Book of Common Prayer Celebrates 460th Birthday

This last Whitsunday/Pentecost marked the 460th birthday of the Book of Common Prayer; first penned in 1549 by Thomas Cranmer, Archbishop of Canterbury.

Traditional Lutheran, Methodist and Presbyterian prayer books have borrowed from the Book of Common Prayer, and the marriage and burial rites have found their way into those of other denominations and into the English language. Like the Authorized King James Bible and the works of Shakespeare, many words and phrases from the Book of Common Prayer have entered popular culture.

Five hundred years before the Second Vatican Council in the mid-1960s called for Catholic Mass to be said in the native language of its faithful, Thomas Cranmer translated the Bible and Holy Communion celebration so that the educated and uneducated alike could comprehend God's words.

The Thomas Cranmer explained why in the Book of Common Prayer's preface: 

"And moreover, whereas  s.
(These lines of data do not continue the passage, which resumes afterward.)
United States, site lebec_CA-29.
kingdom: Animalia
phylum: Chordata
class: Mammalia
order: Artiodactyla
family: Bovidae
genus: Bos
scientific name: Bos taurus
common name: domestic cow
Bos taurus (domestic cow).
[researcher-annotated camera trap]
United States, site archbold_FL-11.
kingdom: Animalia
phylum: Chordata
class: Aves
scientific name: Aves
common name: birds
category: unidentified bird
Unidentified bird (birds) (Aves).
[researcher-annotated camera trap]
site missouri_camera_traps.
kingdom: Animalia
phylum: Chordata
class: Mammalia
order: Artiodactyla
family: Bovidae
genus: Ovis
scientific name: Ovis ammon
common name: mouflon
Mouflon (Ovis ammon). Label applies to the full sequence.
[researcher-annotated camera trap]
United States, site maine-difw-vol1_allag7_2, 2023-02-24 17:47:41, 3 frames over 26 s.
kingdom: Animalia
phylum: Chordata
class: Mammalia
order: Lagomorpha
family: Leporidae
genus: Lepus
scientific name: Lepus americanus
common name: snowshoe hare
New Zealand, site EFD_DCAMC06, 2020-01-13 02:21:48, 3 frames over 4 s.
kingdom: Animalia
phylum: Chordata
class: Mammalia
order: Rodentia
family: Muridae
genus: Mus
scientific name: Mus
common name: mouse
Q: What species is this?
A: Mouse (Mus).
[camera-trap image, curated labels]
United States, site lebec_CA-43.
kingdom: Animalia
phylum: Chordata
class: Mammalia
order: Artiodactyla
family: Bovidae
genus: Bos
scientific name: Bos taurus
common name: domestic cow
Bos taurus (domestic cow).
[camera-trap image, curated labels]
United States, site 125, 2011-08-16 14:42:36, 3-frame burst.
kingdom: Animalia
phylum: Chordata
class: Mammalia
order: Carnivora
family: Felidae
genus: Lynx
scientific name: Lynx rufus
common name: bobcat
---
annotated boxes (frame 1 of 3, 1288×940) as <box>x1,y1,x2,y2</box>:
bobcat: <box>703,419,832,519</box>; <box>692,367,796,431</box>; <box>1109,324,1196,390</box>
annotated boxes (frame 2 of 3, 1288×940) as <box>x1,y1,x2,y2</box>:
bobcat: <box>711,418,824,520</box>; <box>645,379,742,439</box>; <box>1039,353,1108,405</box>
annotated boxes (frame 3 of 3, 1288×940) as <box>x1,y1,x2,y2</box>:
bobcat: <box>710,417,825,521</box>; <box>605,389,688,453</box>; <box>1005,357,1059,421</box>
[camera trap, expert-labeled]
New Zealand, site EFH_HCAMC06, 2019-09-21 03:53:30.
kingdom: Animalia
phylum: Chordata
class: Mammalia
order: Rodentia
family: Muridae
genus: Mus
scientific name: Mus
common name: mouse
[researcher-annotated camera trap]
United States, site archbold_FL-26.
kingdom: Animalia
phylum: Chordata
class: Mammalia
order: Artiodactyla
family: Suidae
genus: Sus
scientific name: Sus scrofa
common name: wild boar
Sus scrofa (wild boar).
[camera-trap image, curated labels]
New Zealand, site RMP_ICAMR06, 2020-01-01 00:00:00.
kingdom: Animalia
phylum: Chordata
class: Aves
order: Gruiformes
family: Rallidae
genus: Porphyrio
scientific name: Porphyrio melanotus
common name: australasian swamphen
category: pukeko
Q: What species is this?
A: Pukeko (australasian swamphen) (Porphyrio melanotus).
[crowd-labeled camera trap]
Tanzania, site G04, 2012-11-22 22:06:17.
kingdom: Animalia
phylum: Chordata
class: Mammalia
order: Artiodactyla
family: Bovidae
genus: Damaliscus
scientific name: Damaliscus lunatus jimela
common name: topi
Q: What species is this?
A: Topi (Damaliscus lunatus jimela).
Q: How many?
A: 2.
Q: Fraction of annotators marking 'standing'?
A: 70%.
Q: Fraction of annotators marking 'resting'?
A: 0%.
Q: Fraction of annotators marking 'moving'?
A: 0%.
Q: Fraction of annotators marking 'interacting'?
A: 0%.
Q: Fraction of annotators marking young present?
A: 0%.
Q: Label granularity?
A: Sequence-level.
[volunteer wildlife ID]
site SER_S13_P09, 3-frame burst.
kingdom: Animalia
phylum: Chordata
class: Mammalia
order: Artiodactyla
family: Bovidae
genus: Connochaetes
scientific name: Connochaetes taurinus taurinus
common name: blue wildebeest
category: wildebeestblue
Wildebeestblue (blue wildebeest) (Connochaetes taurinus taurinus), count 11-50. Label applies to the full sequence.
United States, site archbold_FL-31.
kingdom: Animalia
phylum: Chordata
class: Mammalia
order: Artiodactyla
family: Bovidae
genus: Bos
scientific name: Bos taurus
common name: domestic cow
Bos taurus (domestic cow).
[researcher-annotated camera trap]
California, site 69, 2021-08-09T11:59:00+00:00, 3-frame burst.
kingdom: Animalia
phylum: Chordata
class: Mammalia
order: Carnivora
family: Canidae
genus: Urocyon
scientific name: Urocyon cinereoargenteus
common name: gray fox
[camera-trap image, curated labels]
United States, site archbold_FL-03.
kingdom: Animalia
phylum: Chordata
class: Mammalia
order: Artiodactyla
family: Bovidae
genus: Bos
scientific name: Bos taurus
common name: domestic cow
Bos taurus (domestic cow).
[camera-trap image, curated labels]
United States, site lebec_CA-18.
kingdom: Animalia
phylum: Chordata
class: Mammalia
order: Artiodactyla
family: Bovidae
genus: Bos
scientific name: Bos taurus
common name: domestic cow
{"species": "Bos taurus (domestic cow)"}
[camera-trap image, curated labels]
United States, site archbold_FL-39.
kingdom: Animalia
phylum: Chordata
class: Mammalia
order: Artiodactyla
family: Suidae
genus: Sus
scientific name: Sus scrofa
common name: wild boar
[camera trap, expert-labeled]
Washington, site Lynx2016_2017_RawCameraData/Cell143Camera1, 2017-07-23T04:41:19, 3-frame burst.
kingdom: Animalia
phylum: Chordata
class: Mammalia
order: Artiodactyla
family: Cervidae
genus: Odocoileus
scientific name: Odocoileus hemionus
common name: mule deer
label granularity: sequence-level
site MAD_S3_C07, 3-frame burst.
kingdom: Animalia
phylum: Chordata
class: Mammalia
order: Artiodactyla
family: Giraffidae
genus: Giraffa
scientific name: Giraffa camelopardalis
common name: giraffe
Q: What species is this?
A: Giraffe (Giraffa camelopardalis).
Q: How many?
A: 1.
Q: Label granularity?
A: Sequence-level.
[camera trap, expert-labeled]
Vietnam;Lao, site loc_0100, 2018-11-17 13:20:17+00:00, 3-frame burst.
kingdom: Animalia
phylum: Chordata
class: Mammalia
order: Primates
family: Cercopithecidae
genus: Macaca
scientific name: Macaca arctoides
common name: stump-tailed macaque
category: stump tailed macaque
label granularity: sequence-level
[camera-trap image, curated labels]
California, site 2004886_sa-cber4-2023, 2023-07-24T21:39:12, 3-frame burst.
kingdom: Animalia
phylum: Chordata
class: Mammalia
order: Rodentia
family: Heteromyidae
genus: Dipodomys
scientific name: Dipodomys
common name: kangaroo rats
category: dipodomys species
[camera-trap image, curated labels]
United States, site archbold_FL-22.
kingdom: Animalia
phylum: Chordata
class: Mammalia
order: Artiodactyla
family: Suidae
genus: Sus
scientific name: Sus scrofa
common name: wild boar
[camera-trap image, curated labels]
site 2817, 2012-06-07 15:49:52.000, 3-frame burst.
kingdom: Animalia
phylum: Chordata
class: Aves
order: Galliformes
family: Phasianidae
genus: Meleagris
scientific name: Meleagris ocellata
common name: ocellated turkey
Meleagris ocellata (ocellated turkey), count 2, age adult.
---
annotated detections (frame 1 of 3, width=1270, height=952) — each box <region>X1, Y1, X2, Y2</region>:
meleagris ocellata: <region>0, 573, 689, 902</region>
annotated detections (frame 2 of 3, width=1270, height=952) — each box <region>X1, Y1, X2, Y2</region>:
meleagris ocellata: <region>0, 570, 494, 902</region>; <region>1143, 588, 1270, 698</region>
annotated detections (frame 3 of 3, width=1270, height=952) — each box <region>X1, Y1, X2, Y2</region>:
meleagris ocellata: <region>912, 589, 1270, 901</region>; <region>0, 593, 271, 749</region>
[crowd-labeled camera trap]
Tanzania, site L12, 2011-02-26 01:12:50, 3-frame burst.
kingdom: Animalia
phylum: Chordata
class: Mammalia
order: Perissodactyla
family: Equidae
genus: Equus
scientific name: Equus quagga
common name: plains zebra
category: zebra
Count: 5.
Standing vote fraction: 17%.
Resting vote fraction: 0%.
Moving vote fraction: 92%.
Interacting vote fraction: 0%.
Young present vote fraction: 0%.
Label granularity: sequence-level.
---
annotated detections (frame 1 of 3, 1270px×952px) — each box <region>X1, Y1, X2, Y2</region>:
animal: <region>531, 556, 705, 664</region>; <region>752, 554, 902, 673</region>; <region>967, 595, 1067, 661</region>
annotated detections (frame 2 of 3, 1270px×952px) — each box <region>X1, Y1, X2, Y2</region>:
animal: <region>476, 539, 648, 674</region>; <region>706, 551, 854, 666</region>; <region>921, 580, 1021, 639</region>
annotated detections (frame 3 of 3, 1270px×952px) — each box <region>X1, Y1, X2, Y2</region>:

Paule (St. Paul) would have suche language spoken to the people in the churche, as they mighte understande and have profite by hearyng the same; the service in this Churche of England (these many yeares) hath been read in Latin to the people, whiche they understoode not; so that they have heard with theyr eares onely; and their hartes, spirite, and minde, have not been edified thereby."

The Book of Common Prayer became one of the most influential works ever written in English, preceeding the King James Bible and the works of Shakespeare by six decades.